Recruiter Martin Smith adds another way to catch a recruiter’s attention: have a clear overview on your profile of what you do and where you are working at the moment.

“We see too often now people have very over-complicated LinkedIn profiles with grand titles such as ‘Procurement Leader/ Top 100 Procurement Influencer/FTSE 100 leader/ Thought Leader and engagement consultant,’” says Smith.

“This can make it confusing and can dilute the message on who they actually are and what they do.”

So drop the multi-hyphenated-super-title in favour of clarity.

4) Reach out to recruiters

Ideally, the recruiters come to you with suitable roles. And they likely will, once you spruce up your profile and get active on LinkedIn.

But if they aren’t chasing you yet, is it ok to approach them directly? Especially if they often post roles that seem ideal?

Of course, says Smith. But brevity is key. 

“Recruiters don’t want you sending them a 10-page document via LinkedIn on why you feel you are appropriate for the job,” Smith points out.

“The market is tough right now and is very candidate-rich and job-light which can be a challenge.

“But if you really want to stand out, send a personal yet succinct message to the recruiter on who you are, what you do and why you want the job with a follow up number and that will get the best engagement.”

Smith says recruiters are very busy at the moment trying to manage candidate expectations in a challenging market, so be considerate. You can still be persistent, but always be courteous.

“A recruiter will see every approach they have and if you look right for a role they will follow up,” Smith advises. 

And it doesn’t hurt to make connections with recruiters long before you need a job.

“Build your network, reach out to businesses that interest, build relationships with recruiters to help you with your search but ensure it’s a targeted and measured approach without too much distracting noise around the message you want to give,” Smith says.

Emphasis on the word ‘relationship.’

“Don’t be afraid to reach out to potential hiring managers and build a relationship with a soft approach,” says Imelda Walsh, Manager at The Source – the Melbourne-based procurement recruitment firm.  

“Don’t start the conversation asking about job opportunities of course. Don’t just connect with someone without following through with an introduction message to kickstart a relationship that can add value to both parties.” 

5) Ask for recommendations

You can also improve your chances by identifying the right people in your network to ask for LinkedIn recommendations, Walsh says. 

“Be strategic about who to ask for recommendations – professionals that are well connected and respected in your industry and that know the value you bring to a role/organisation,” Walsh advises.
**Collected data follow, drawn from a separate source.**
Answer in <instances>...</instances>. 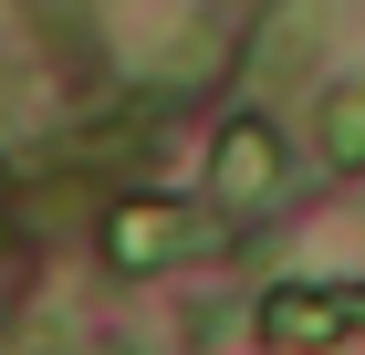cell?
<instances>
[{
  "instance_id": "cell-1",
  "label": "cell",
  "mask_w": 365,
  "mask_h": 355,
  "mask_svg": "<svg viewBox=\"0 0 365 355\" xmlns=\"http://www.w3.org/2000/svg\"><path fill=\"white\" fill-rule=\"evenodd\" d=\"M355 0H272L251 31V84H303L313 63H324V31L344 21Z\"/></svg>"
},
{
  "instance_id": "cell-2",
  "label": "cell",
  "mask_w": 365,
  "mask_h": 355,
  "mask_svg": "<svg viewBox=\"0 0 365 355\" xmlns=\"http://www.w3.org/2000/svg\"><path fill=\"white\" fill-rule=\"evenodd\" d=\"M220 230L188 209H168V199H125V209L105 219V251H115V272H157V261H188V251H209Z\"/></svg>"
},
{
  "instance_id": "cell-3",
  "label": "cell",
  "mask_w": 365,
  "mask_h": 355,
  "mask_svg": "<svg viewBox=\"0 0 365 355\" xmlns=\"http://www.w3.org/2000/svg\"><path fill=\"white\" fill-rule=\"evenodd\" d=\"M272 189H282V136L261 115H240V126L209 146V199H220V209H261Z\"/></svg>"
},
{
  "instance_id": "cell-4",
  "label": "cell",
  "mask_w": 365,
  "mask_h": 355,
  "mask_svg": "<svg viewBox=\"0 0 365 355\" xmlns=\"http://www.w3.org/2000/svg\"><path fill=\"white\" fill-rule=\"evenodd\" d=\"M261 334L272 345H334V334H365V303H324L313 282H292L261 303Z\"/></svg>"
},
{
  "instance_id": "cell-5",
  "label": "cell",
  "mask_w": 365,
  "mask_h": 355,
  "mask_svg": "<svg viewBox=\"0 0 365 355\" xmlns=\"http://www.w3.org/2000/svg\"><path fill=\"white\" fill-rule=\"evenodd\" d=\"M21 21L42 31V53H53L63 74H94V63H105V42H94V0H21Z\"/></svg>"
},
{
  "instance_id": "cell-6",
  "label": "cell",
  "mask_w": 365,
  "mask_h": 355,
  "mask_svg": "<svg viewBox=\"0 0 365 355\" xmlns=\"http://www.w3.org/2000/svg\"><path fill=\"white\" fill-rule=\"evenodd\" d=\"M313 146H324V167H365V74H344L334 94H324V115H313Z\"/></svg>"
}]
</instances>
And it’s ok to guide the people who are writing you a recommendation. 

Obviously don’t force words on them, but you can give some pointers to help them write something truly unique to you.
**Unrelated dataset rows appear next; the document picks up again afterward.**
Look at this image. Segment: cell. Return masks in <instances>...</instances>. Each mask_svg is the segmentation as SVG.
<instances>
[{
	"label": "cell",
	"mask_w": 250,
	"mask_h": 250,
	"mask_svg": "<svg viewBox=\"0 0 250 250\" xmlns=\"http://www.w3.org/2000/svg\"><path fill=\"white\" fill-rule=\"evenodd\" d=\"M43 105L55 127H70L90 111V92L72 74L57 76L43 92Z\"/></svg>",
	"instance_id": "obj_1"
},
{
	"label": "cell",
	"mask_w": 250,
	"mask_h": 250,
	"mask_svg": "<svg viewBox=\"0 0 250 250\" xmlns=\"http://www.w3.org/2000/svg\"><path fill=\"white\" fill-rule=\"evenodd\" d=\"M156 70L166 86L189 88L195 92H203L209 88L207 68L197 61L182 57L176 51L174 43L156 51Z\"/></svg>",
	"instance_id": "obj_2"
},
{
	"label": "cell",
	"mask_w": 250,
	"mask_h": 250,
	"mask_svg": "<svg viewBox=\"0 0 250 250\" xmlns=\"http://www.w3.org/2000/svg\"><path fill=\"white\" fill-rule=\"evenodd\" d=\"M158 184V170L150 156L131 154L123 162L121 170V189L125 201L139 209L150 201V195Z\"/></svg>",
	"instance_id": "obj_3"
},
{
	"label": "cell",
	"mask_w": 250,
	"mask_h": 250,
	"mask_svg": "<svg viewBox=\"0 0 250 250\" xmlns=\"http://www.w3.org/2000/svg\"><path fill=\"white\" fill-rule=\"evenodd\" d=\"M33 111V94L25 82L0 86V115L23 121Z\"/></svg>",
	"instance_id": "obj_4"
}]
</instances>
Aimee Bateman from the Undercover Recruiter suggests these guidelines:

  • What is my key strength (include an example) 
  • What did you enjoy about working with me the most (include an example) 
  • What word would you use to describe me and why (include an example) 
  • One problem that you had, which I helped you overcome and how (include example, their feelings, and your action points)

These can help your recommendations stand out from the generic but ever-popular: “Joe is a team player.”

Attract job opportunities to you

This might sound like a lot of work, especially if you’ve not spent much time on LinkedIn before. 

But in strange times like these, you’ll want every advantage you can get your hands on, adds Imelda Walsh.

“If you don’t have an online presence, it’s not a matter of ‘you might be missing out on roles,’ it’s a case of you will be missing out on opportunities,” Walsh warns.

So it’s worth investing the time to make your LinkedIn presence shine. 

And think of the possible rewards. “HR, hiring managers and recruiters will bring opportunities to you instead of you having to apply for roles through various company pages and job boards,” says Walsh.  

So if you’re tired of throwing your CV into the job board black hole, you might want to try the LinkedIn route to your next role.